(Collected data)
[Start of section]

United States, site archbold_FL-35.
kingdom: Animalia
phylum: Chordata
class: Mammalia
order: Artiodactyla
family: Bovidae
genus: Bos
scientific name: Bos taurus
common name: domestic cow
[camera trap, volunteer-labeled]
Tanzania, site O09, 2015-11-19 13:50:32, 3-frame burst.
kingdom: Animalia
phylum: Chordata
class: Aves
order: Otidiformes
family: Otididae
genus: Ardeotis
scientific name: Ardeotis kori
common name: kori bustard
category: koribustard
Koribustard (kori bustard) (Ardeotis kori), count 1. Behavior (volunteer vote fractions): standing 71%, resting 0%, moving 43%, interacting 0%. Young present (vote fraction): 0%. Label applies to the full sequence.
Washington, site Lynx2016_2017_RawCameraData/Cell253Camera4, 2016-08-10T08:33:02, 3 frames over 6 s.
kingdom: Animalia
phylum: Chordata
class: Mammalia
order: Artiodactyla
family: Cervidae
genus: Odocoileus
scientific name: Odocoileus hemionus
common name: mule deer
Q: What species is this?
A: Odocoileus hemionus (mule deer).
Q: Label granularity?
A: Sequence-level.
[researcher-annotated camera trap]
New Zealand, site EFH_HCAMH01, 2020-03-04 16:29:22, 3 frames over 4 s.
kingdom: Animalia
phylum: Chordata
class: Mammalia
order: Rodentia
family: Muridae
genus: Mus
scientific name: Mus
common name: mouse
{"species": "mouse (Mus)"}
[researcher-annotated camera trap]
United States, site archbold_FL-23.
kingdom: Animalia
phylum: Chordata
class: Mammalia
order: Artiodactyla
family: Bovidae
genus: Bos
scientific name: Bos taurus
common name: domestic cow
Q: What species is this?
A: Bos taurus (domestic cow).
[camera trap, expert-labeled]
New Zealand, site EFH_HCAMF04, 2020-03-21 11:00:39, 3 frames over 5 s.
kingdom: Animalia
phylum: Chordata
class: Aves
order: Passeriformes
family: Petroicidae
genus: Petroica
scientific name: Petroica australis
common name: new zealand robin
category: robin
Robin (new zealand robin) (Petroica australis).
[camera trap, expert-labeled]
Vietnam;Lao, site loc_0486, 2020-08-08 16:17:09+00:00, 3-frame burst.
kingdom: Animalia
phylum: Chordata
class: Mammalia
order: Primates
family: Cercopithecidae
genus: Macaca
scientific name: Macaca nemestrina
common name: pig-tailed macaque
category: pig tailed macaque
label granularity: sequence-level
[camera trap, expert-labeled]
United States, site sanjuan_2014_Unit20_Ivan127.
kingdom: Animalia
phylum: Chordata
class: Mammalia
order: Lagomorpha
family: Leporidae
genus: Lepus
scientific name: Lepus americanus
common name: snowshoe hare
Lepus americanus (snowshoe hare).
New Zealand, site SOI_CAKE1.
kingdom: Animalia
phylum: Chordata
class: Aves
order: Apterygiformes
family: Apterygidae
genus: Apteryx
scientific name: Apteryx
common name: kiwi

[End of section]

• INSTRUCTIONS FOR THE TASK
Above are the records; print exactly the lines from the line with "New Zealand, site EFH_HCAMH01, 2020-03-04" to the line with "common name: new zealand robin", including both, and nothing else.

• SOLUTION
New Zealand, site EFH_HCAMH01, 2020-03-04 16:29:22, 3 frames over 4 s.
kingdom: Animalia
phylum: Chordata
class: Mammalia
order: Rodentia
family: Muridae
genus: Mus
scientific name: Mus
common name: mouse
{"species": "mouse (Mus)"}
[researcher-annotated camera trap]
United States, site archbold_FL-23.
kingdom: Animalia
phylum: Chordata
class: Mammalia
order: Artiodactyla
family: Bovidae
genus: Bos
scientific name: Bos taurus
common name: domestic cow
Q: What species is this?
A: Bos taurus (domestic cow).
[camera trap, expert-labeled]
New Zealand, site EFH_HCAMF04, 2020-03-21 11:00:39, 3 frames over 5 s.
kingdom: Animalia
phylum: Chordata
class: Aves
order: Passeriformes
family: Petroicidae
genus: Petroica
scientific name: Petroica australis
common name: new zealand robin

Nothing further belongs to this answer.